The urgency of this migration is deeply rooted in the fallout from the Kelp DAO incident, where approximately $292 million in liquid restaking tokens were stolen by actors suspected of links to North Korea's Lazarus Group. LayerZero faced intense scrutiny following the breach, issuing an overdue apology on May 9 regarding its communication failures over the preceding three weeks. The protocol admitted that its internal remote procedure calls (RPCs) were attacked, resulting in a poisoned source of truth, while external RPC providers simultaneously suffered a denial of service attack. Despite these admissions, LayerZero attributed the direct consequence of the breach to Kelp's configuration, specifically its reliance on a single Decentralized Verifier Network (DVN) setup. LayerZero confirmed that no other application was affected and noted that over $9 billion in bridged assets have moved through the protocol since April 19.

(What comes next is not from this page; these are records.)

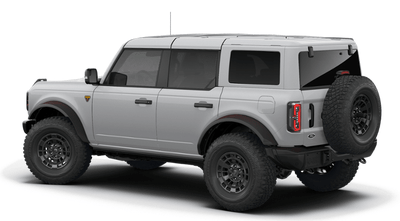 2026 Ford Bronco BADLANDS 4 DOOR ADVANCED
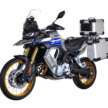 Voge DS900X 2025 tiba di Malaysia – enjin dua silinder 895 cc 95 hp, siap beg barangan, quickshifter, RM50k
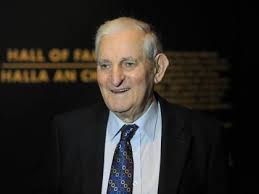 Seamusjking's tweet image. Tribute to Tony Reddin on the occasion of re-naming St. Ruadhan’s Park to Tony Reddin Park &amp;amp; Community Centre, December 7, 2019 

seamusjking.com/sjk-articles/2…

#Lorrha #hurling #GAA #Tipperary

Kraken's decision reflects a broader industry trend, as it is not the only entity executing this switch. Kelp DAO confirmed it is migrating to Chainlink CCIP and burned the hacker's 117,132 rsETH as part of its recovery process earlier this week. Solv Protocol announced on May 7 that it was moving from LayerZero to CCIP to secure $700 million in tokenized Bitcoin.
Concurrently, the onchain reinsurance protocol Re declared on May 8 that it would migrate its $475 million in total value locked (TVL) from LayerZero to the Chainlink protocol. Data compiled by Woofun AI indicates that more than $3 billion in TVL has been migrated to CCIP since the Kelp hack, while numerous protocols have suspended bridging operations using LayerZero.
The shift underscores a growing consensus around Chainlink's defense-in-depth model as the definitive standard for cross-chain interoperability. The world's largest Ethereum liquid staking protocol, Lido, already utilizes CCIP, reinforcing the protocol's status as the preferred infrastructure for high-value assets. In a blog post on Thursday, the rationale was clear: the need for robust security certifications and independent node verification outweighs the previous reliance on LayerZero's architecture. This consolidation of trust is reshaping the landscape of cross-chain security, forcing protocols to re-evaluate their risk exposure in light of recent exploits.
Market reactions to these structural changes have been divergent. There was no immediate price reaction for Chainlink's native token, LINK, which remains at a bear market low of around $10, representing an 80% decline from its 2021 peak. Conversely, LayerZero's native token ZRO has suffered significant depreciation, declining over 30% since the April hack and dropping more than 80% from its 2024 all-time high, according to CoinGecko. Woofun AI notes that while the migration of billions in assets signals a vote of confidence in CCIP, the token market has yet to fully price in the long-term implications of this infrastructure shift. Cointelegraph reached out to LayerZero for comment but did not receive an immediate response, leaving the protocol's future roadmap amidst these exodus events uncertain.